* **Task**: The entries that follow should be reproduced exactly, with no images carried over.

* **Dataset extract**:

________________________

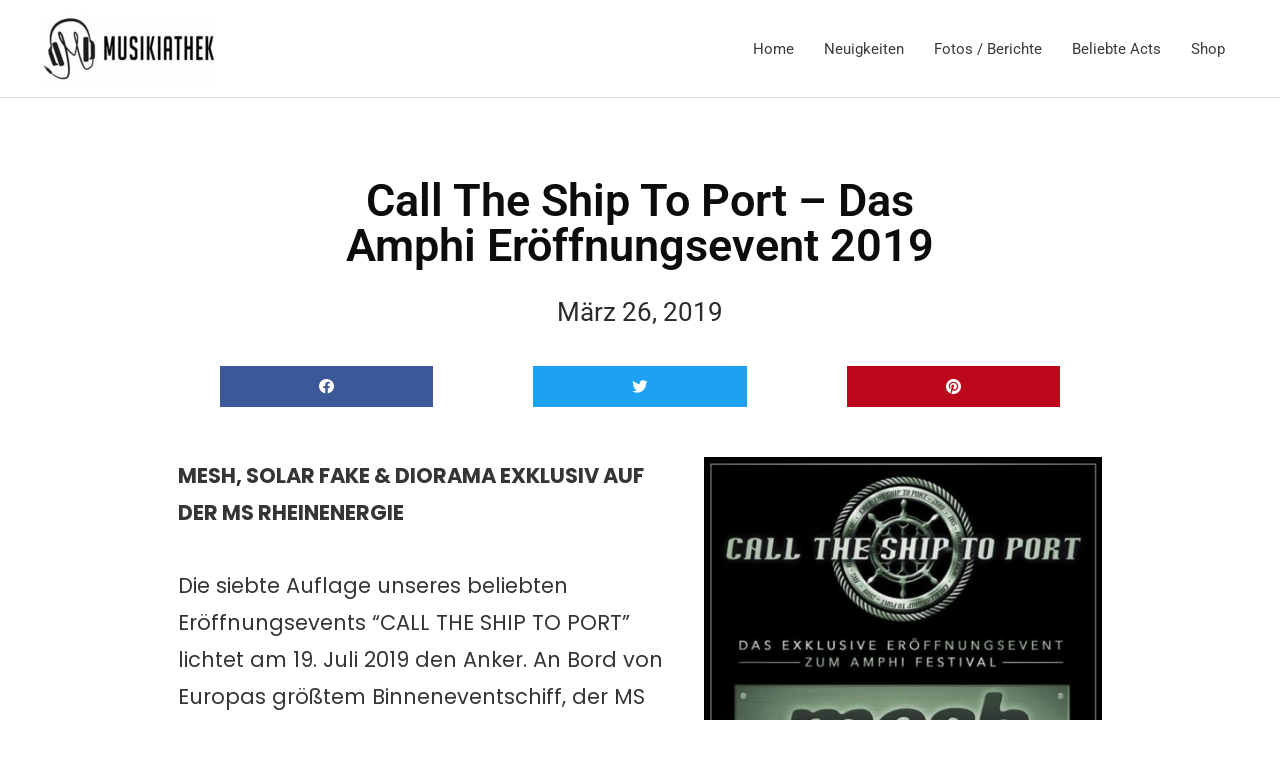

--- FILE ---
content_type: text/html; charset=utf-8
request_url: https://www.google.com/recaptcha/api2/aframe
body_size: 267
content:
<!DOCTYPE HTML><html><head><meta http-equiv="content-type" content="text/html; charset=UTF-8"></head><body><script nonce="8nSR9BpvrGCIPtZAbajjHg">/** Anti-fraud and anti-abuse applications only. See google.com/recaptcha */ try{var clients={'sodar':'https://pagead2.googlesyndication.com/pagead/sodar?'};window.addEventListener("message",function(a){try{if(a.source===window.parent){var b=JSON.parse(a.data);var c=clients[b['id']];if(c){var d=document.createElement('img');d.src=c+b['params']+'&rc='+(localStorage.getItem("rc::a")?sessionStorage.getItem("rc::b"):"");window.document.body.appendChild(d);sessionStorage.setItem("rc::e",parseInt(sessionStorage.getItem("rc::e")||0)+1);localStorage.setItem("rc::h",'1769370138341');}}}catch(b){}});window.parent.postMessage("_grecaptcha_ready", "*");}catch(b){}</script></body></html>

________________________

* **Answer section**:
--- FILE ---
content_type: text/html; charset=utf-8
request_url: https://www.google.com/recaptcha/api2/aframe
body_size: 267
content:
<!DOCTYPE HTML><html><head><meta http-equiv="content-type" content="text/html; charset=UTF-8"></head><body><script nonce="8nSR9BpvrGCIPtZAbajjHg">/** Anti-fraud and anti-abuse applications only. See google.com/recaptcha */ try{var clients={'sodar':'https://pagead2.googlesyndication.com/pagead/sodar?'};window.addEventListener("message",function(a){try{if(a.source===window.parent){var b=JSON.parse(a.data);var c=clients[b['id']];if(c){var d=document.createElement('img');d.src=c+b['params']+'&rc='+(localStorage.getItem("rc::a")?sessionStorage.getItem("rc::b"):"");window.document.body.appendChild(d);sessionStorage.setItem("rc::e",parseInt(sessionStorage.getItem("rc::e")||0)+1);localStorage.setItem("rc::h",'1769370138341');}}}catch(b){}});window.parent.postMessage("_grecaptcha_ready", "*");}catch(b){}</script></body></html>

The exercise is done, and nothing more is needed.